Markov Decision Process (MDP)

Return and Discount Factor

mdp.png

  • The different components above together form a Markov decision process (MDP)
\[\text{MDP}: (\mathcal{S}, \mathcal{A}, T, r).\]
  • Let’s now consider the situation when the robot starts at a particular state \(s_0 \in \mathcal{S}\) and continues taking actions to result in a trajectory
\[\tau = (s_0, a_0, r_0, s_1, a_1, r_1, s_2, a_2, r_2, \ldots).\]
  • At each time step \(t\) the robot is at a state \(s_t\) and takes an action \(a_t\) which results in a reward \(r_t = r(s_t, a_t)\). The return of a trajectory is the total reward obtained by the robot along such a trajectory
\[R(\tau) = r_0 + r_1 + r_2 + \cdots.\]
  • The goal in reinforcement learning is to find a trajectory that has the largest return.

mdp.png

  • Think of the situation when the robot continues to travel in the gridworld without ever reaching the goal location. The sequence of states and actions in a trajectory can be infinitely long in this case and the return of any such infinitely long trajectory will be infinite. In order to keep the reinforcement learning formulation meaningful even for such trajectories, we introduce the notion of a discount factor \(\gamma < 1\). We write the discounted return as
\[R(\tau) = r_0 + \gamma r_1 + \gamma^2 r_2 + \cdots = \sum_{t=0}^\infty \gamma^t r_t.\]
  • Note that if \(\gamma\) is very small, the rewards earned by the robot in the far future, say \(t = 1000\), are heavily discounted by the factor \(\gamma^{1000}\). This encourages the robot to select short trajectories that achieve its goal, namely that of going to the green house in the gridwold example. For large values of the discount factor, say \(\gamma = 0.99\), the robot is encouraged to explore and then find the best trajectory to go to the goal location.
********************
#### Objectives
• a. According to the excerpt on Markov decision processes, what is the goal in reinforcement learning?
• b. Copy the part of the Markov decision process excerpt from "Return and Discount" to "the largest return.".

#### Entries supplied
********************
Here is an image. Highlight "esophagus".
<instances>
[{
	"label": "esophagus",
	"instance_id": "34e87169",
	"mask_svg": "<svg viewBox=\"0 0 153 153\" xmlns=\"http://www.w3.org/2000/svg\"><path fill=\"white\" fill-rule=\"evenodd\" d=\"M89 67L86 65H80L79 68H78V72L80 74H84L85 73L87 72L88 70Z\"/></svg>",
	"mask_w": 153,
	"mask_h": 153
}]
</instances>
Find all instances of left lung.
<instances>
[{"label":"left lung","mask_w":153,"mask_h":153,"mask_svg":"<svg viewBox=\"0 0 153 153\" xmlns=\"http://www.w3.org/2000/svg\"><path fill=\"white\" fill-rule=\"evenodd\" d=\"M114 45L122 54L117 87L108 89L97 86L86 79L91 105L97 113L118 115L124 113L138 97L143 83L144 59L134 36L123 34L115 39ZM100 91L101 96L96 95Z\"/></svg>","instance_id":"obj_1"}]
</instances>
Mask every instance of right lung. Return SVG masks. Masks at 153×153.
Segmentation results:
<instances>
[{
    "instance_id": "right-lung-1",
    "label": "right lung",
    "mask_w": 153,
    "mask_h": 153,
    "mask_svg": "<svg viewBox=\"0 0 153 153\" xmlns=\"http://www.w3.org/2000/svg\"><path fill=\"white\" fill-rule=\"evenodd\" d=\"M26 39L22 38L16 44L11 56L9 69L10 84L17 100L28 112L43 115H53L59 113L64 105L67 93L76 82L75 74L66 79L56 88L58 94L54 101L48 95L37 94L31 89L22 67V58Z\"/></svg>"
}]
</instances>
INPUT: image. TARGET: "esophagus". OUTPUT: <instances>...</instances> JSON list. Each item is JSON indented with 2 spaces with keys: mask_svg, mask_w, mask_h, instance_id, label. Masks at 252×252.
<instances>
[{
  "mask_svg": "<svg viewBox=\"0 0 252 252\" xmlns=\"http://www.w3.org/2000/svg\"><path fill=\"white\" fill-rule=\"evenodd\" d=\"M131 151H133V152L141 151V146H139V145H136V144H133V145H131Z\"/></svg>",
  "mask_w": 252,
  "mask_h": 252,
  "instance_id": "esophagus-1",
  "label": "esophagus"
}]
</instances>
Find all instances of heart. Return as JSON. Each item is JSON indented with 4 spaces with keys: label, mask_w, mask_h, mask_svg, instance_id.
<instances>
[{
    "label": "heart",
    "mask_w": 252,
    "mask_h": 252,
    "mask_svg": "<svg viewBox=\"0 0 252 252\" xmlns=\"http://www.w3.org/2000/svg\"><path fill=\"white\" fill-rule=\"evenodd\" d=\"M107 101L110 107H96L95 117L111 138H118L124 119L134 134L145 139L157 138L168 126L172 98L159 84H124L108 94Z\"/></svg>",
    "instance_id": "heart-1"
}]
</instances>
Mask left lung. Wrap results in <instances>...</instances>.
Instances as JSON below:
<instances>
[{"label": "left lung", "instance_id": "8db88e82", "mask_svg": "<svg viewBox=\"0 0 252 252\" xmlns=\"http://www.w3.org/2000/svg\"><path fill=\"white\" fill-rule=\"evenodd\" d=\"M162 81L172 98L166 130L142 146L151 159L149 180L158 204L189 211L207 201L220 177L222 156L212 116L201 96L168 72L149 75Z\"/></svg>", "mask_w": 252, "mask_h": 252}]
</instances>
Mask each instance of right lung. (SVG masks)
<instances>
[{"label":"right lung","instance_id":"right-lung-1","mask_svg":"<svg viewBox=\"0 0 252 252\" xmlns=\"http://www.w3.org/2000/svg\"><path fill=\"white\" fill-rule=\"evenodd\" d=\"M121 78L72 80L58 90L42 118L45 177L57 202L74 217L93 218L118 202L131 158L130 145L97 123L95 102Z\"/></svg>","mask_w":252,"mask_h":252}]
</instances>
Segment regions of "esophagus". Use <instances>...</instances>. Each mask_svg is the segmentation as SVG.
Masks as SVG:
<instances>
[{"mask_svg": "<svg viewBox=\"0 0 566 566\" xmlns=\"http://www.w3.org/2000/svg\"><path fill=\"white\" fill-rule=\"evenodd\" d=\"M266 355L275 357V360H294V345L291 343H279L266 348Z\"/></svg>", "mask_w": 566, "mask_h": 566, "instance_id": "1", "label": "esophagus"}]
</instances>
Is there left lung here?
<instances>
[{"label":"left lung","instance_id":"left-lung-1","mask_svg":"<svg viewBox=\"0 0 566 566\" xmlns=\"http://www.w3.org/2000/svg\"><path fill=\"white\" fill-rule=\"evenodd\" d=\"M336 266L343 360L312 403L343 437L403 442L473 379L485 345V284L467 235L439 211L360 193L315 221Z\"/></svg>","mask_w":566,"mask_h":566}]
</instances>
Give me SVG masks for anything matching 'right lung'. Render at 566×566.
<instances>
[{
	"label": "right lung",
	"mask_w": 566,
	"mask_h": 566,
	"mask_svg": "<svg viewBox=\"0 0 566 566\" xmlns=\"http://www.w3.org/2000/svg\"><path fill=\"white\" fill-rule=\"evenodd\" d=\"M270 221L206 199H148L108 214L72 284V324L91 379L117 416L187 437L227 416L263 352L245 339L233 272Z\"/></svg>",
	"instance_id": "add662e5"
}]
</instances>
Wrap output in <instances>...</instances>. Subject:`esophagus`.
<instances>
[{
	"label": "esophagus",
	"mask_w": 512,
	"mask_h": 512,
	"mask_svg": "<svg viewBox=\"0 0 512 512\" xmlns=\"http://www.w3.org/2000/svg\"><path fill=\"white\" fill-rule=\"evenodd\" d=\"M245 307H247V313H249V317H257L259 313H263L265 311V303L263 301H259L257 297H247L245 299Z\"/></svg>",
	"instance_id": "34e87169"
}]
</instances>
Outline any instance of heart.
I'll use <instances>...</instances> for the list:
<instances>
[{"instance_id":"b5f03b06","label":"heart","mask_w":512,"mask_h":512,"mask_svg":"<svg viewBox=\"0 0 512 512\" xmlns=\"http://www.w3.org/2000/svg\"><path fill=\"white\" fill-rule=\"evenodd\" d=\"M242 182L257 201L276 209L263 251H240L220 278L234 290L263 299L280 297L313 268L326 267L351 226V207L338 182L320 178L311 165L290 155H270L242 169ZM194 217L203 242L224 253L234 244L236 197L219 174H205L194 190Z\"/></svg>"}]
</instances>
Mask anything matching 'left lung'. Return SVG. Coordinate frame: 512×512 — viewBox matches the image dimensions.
********************
#### Expected answers
• a. The goal is to find a trajectory that has the largest return.

• b.
Return and Discount Factor

mdp.png

  • The different components above together form a Markov decision process (MDP)
\[\text{MDP}: (\mathcal{S}, \mathcal{A}, T, r).\]
  • Let’s now consider the situation when the robot starts at a particular state \(s_0 \in \mathcal{S}\) and continues taking actions to result in a trajectory
\[\tau = (s_0, a_0, r_0, s_1, a_1, r_1, s_2, a_2, r_2, \ldots).\]
  • At each time step \(t\) the robot is at a state \(s_t\) and takes an action \(a_t\) which results in a reward \(r_t = r(s_t, a_t)\). The return of a trajectory is the total reward obtained by the robot along such a trajectory
\[R(\tau) = r_0 + r_1 + r_2 + \cdots.\]
  • The goal in reinforcement learning is to find a trajectory that has the largest return.